CHAPTER 35
“Just get down here and clear out the sidewalk. It’s unbelievable out there. Cars can’t even get through.” I stare out the living room windows of Sydney’s loft at the huge crowd of paparazzi and media outlet vans lining the street in front of her building as I bark out orders into the phone.
“We’re sending someone now, sir,” the police dispatcher responds.
“Good. Thanks.” Ending the call, I take a deep breath. Sydney and I have been back in New York for a week and a half. She’s getting better, physically and mentally, but I can tell that she’s scared to death to leave the building. Hell, I’m scared for her to leave the building. How do you know who the next psycho is? How am I supposed to keep her safe from someone who may or may not exist?

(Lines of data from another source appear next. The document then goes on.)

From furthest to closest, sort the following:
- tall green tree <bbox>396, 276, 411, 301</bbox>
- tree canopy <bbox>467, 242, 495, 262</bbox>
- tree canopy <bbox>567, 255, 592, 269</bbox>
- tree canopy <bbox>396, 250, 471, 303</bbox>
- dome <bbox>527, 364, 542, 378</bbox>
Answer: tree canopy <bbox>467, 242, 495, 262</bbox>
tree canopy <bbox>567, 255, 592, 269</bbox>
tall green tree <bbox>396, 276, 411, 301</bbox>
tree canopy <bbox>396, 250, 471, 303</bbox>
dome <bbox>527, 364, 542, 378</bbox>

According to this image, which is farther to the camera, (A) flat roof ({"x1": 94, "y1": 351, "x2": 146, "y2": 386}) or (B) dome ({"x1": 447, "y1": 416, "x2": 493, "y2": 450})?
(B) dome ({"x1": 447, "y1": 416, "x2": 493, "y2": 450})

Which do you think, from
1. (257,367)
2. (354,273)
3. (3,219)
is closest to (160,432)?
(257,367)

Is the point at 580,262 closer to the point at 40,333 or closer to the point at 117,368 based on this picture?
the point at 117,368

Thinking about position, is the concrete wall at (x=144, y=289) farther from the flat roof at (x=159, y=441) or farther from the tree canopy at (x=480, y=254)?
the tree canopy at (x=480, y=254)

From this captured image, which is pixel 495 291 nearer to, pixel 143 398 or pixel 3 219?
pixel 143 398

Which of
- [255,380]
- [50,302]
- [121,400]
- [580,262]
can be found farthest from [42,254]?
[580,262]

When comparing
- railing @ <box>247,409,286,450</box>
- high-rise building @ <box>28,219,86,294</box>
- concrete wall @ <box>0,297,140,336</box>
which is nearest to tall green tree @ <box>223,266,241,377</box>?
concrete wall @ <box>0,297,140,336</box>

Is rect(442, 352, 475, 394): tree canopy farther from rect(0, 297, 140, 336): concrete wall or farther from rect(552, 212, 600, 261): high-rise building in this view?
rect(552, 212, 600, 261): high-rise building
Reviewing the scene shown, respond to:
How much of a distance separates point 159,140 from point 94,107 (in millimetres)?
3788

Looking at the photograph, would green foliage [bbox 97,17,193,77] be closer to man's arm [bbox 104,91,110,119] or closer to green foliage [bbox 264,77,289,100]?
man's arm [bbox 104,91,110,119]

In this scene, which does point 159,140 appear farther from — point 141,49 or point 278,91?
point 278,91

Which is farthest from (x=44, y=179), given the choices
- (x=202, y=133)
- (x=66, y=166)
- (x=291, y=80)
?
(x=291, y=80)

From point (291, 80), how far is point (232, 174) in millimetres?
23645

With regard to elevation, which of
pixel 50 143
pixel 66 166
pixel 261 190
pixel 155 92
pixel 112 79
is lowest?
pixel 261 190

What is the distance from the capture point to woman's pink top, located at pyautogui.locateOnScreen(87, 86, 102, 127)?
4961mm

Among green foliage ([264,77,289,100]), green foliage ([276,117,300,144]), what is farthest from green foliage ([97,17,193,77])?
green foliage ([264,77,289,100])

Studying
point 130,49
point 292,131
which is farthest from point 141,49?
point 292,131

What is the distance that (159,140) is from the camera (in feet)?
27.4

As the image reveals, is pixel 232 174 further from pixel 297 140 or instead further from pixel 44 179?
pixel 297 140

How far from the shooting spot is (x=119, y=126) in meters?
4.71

I pull myself from my dark thoughts and decide it’s time to discuss my work commitments with Sydney. I’ve been getting a lot of pressure from Quentin and Rhys and this can’t be put off any longer. Worn-out, I shove the phone in my pocket, walk into the bedroom and freeze. She’s not in bed.
Where the fuck is she?
I scan the room and find her in one of the chairs near the wall of windows.
“Sydney, you shouldn’t be out of bed.” I take the seat across from her and sink back into the comfortable cushions.
“I’m fine, Drew. I can’t be in bed anymore. I need to get out of here. I’m going crazy.” I watch her carefully, studying her face to make sure she knows what she’s asking for.
It’s now or never.
I sigh and drag my hand through my too-long hair. “I have to be at three more premieres for A Soldier’s Burden this week and on the set in two weeks to start production on Downtrodden Masses in Vancouver.” I lean forward and put my elbows on my knees. “One of the premieres is here in New York, but one is in Chicago and the other is in Miami. I’ve pushed them back as far as I can. It’s in my contract, Syd. I have to be there. It’s a limited release independent film, not a huge blockbuster. I can’t leave the people who financed it hanging.”
I feel like such a dick for having to abandon her. Thank God I had Jane hire Steve to be here while I’m gone. I wouldn’t even think of leaving without someone here to watch over her and keep her safe.
Sydney reaches across the gap between us and takes my hand. “I know you have to be there. I’ll have Leah stay with me while you go to Miami and Chicago.” Wait, she wants me to go? “Go Drew, walk the carpet, answer the questions. We have to be normal again.”
Is she fucking kidding me? Normal? What does that even look like?
After seeing the sour face I’m making, she continues. “Okay, as normal as we can be. Then when you have to start filming in Vancouver, I’ll go with you. Maybe getting out of here would be good for us.”
I’m so confused. I thought she’d be done with that, would want to be as far away from the Hollywood bullshit as she could get.
“You’ll come with me? I didn’t think you’d want to go. I thought you’d be done with that part of my life after what happened at the premiere.”
Her face softens and she clasps my hands tighter. “I want to be with you, Drew. I love every part of you, even your work. Your film was beautiful, you have to continue to act and I have to be with you. What happened was not because of your job. It was because of a crazy man who was obsessed with me. He knew me long before I met you, Drew.”
Sydney runs her lips across my knuckles. “Besides, I don’t think time apart would be great for us right now. I need you to get through this, and you’re too nervous about me being alone. So, can I come with you to Vancouver?”
God she’s so fucking strong. I love her so much. All the shit she’s been through and she still wants to be with me. I untangle our hands and open my arms for her. She quickly climbs up into my lap so I can hold her tight. I missed the feel of her, being close like this. Burying my nose in her hair, I inhale her sweet fragrance.
“Please come with me babe, I’d go crazy with you thousands of miles away. I need to know that we’re okay.” I kiss her head and pull her closer. I can’t be apart from her, ever.
“We’re definitely okay,” Sydney says as I tilt her chin up and kiss her gorgeous mouth. “I haven’t been to Vancouver in a long time; I wonder what I should pack?”
Her statement is so unexpected that I can’t help but smile at her. She grins back.
Who would have thought? Me, Andrew Forrester. Hollywood’s ultimate bachelor, head over heels in love with a girl.
Loving Sydney makes me irrational, emotional, and confused as fuck… and I am thankful for every single feeling she inspires, good and bad. It means I’m finally fucking living. With her. Always with her.
Plus, with all of the downtime in Vancouver, I’ll be able to work on controlling my temper.